### [The problem]
Pull out every line below that holds the word "startTime".

(Raw data begins)

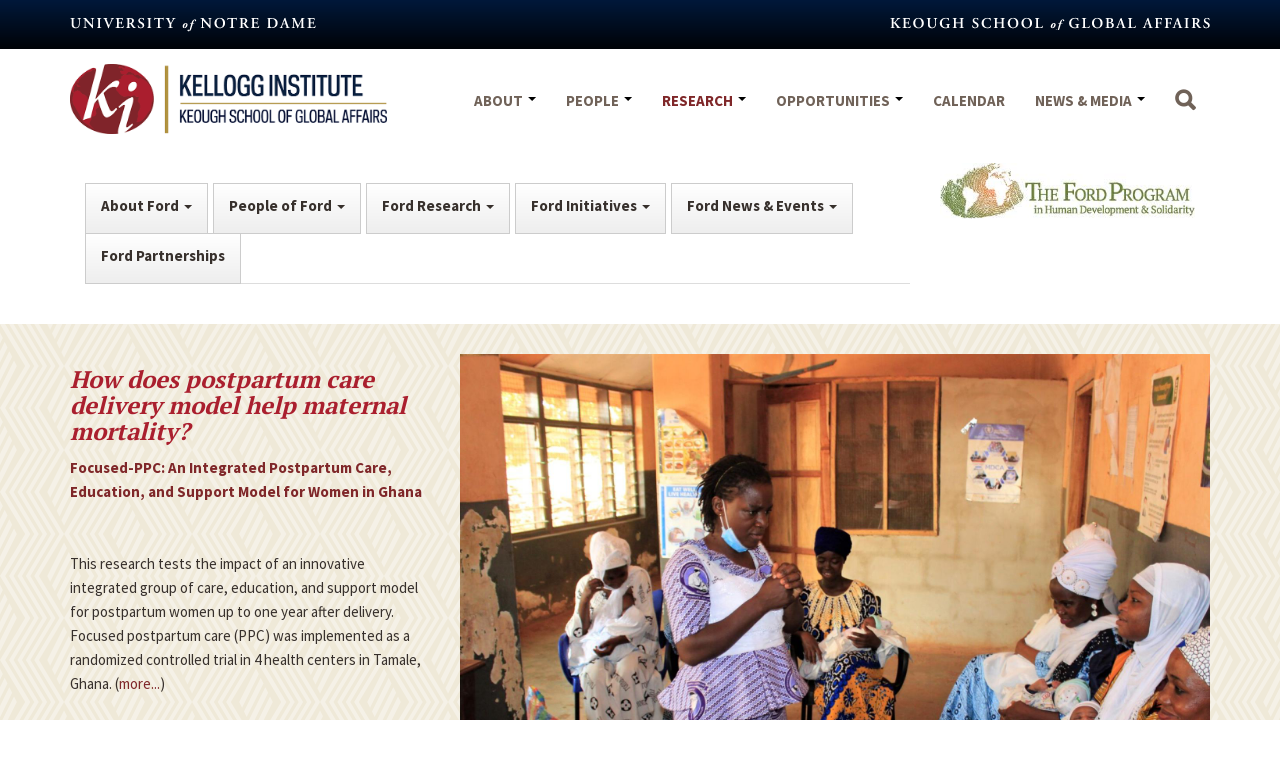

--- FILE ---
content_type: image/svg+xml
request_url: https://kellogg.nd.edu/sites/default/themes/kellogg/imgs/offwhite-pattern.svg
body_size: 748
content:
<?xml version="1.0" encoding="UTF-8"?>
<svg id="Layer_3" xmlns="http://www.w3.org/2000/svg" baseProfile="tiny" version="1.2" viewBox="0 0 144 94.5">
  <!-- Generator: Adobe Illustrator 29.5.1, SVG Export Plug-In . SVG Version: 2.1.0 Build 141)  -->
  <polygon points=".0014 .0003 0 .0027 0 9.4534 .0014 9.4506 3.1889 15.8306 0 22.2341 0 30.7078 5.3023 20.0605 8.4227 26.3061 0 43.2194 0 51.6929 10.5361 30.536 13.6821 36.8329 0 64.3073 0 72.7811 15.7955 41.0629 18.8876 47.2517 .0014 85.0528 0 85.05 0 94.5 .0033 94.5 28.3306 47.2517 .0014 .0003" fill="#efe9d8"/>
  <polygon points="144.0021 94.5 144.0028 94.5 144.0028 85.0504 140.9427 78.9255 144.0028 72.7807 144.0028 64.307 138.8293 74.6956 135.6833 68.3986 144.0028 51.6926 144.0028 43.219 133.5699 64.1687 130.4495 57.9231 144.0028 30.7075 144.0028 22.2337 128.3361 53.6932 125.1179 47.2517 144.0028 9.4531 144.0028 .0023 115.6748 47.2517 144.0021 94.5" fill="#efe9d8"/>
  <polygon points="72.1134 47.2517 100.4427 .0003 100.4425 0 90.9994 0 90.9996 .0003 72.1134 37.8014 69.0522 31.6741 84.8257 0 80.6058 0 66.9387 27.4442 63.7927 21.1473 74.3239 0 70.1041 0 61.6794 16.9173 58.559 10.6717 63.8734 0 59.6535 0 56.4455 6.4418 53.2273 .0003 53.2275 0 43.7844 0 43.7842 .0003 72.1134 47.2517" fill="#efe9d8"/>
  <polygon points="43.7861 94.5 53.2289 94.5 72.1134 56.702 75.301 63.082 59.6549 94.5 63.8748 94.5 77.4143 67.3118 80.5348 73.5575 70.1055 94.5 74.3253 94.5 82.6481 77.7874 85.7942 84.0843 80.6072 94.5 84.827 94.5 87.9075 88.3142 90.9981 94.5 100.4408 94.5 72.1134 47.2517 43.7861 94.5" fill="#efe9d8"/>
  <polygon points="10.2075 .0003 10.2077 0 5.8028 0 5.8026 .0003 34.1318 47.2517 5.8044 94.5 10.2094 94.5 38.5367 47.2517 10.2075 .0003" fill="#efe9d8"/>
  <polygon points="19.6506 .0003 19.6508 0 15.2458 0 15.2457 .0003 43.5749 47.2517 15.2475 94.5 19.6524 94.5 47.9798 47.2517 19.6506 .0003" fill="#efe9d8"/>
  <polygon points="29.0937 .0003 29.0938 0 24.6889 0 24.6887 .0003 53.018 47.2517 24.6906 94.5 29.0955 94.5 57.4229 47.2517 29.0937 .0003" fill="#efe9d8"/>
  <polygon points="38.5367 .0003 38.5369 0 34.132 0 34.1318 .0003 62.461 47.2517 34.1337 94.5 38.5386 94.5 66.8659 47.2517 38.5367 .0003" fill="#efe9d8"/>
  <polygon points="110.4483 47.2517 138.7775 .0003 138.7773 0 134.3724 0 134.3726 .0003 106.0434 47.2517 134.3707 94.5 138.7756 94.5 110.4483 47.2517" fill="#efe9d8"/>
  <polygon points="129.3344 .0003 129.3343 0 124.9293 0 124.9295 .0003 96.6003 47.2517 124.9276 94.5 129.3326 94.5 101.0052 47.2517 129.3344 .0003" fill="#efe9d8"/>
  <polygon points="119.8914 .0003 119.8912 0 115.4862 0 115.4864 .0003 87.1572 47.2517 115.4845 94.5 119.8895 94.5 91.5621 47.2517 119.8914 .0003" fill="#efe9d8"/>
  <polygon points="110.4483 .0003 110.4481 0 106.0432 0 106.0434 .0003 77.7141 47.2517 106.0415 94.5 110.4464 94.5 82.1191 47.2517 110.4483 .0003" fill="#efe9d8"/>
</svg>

(Raw data ends)
(Raw data begins)

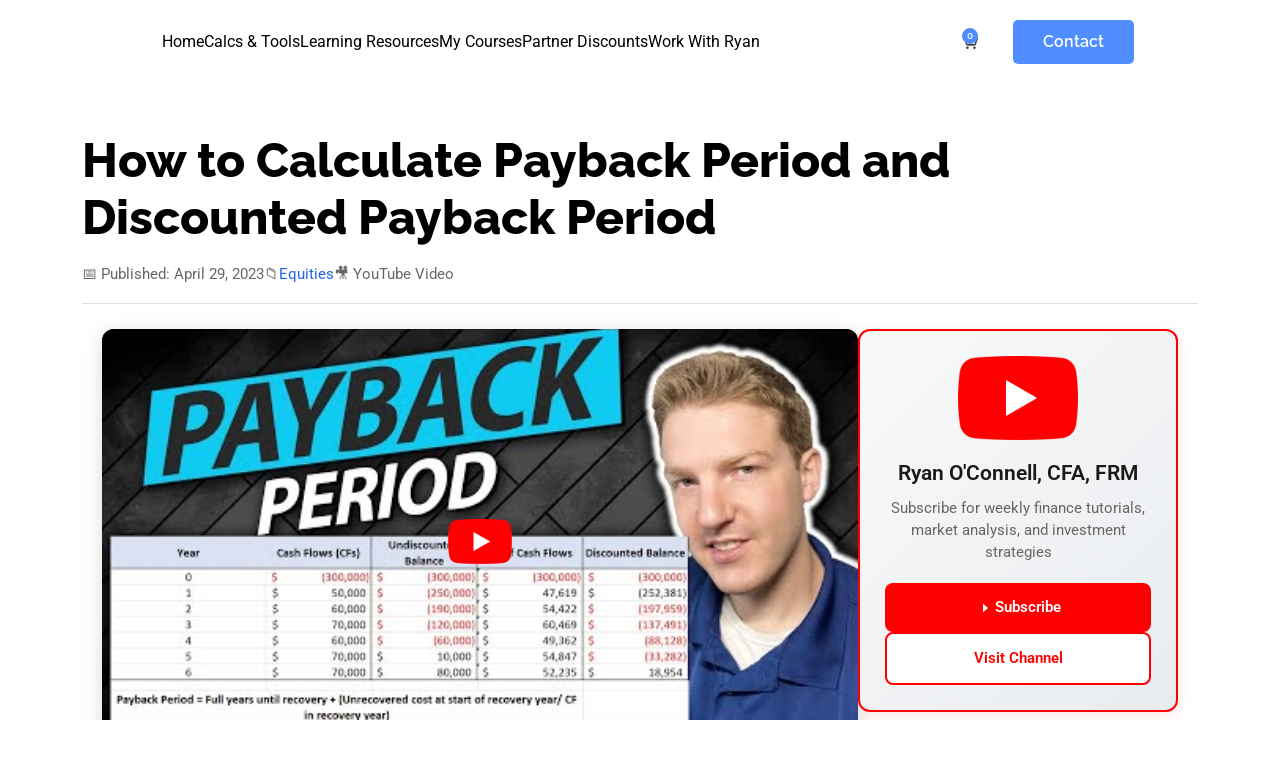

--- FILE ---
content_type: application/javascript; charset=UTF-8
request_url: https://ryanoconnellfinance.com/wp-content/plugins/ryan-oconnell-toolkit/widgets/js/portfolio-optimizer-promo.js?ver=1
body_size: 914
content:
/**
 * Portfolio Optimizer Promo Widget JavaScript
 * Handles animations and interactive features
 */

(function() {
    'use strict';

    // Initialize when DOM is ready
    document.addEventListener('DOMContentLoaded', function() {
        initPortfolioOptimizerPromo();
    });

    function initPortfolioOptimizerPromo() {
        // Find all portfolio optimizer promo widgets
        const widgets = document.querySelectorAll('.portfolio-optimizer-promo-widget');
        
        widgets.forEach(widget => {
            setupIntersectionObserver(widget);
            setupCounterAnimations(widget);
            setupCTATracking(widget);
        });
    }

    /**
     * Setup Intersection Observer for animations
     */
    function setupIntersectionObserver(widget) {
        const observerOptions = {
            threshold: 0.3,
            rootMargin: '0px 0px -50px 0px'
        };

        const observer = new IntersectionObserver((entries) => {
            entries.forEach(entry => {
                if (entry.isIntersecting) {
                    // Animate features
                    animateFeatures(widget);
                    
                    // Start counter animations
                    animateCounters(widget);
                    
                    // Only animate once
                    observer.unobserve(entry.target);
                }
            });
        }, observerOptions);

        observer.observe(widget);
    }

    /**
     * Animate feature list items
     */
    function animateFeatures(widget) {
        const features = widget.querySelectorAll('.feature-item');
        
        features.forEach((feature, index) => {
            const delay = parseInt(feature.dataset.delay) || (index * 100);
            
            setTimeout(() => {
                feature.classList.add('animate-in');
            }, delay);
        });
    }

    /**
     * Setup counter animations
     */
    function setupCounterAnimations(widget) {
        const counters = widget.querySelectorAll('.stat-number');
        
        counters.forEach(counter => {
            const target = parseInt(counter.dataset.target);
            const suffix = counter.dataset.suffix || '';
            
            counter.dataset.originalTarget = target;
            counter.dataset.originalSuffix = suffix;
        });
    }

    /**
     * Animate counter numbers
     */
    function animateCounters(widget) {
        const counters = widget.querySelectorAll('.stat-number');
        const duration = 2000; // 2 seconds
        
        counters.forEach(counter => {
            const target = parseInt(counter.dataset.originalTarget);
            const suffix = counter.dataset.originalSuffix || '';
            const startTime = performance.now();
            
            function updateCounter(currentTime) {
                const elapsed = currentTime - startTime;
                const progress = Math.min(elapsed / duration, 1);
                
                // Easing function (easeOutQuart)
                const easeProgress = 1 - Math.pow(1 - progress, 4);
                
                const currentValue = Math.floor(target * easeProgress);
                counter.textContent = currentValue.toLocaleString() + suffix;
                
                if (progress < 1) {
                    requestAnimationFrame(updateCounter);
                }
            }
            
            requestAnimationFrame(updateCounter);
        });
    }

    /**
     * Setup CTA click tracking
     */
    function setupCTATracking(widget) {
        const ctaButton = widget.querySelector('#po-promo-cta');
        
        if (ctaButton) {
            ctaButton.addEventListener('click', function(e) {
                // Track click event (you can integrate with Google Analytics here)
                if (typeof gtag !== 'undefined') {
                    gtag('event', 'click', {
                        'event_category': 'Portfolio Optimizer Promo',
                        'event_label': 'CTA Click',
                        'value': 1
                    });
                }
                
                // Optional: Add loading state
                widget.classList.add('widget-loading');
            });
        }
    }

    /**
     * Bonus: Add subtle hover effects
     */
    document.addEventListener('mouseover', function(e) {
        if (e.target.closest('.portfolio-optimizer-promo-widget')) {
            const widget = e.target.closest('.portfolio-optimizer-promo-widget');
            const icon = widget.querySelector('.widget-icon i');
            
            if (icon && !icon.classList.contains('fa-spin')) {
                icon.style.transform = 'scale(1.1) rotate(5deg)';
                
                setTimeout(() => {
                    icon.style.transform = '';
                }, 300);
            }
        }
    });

(Raw data ends)

### [Exercise solution]
            const startTime = performance.now();
                const elapsed = currentTime - startTime;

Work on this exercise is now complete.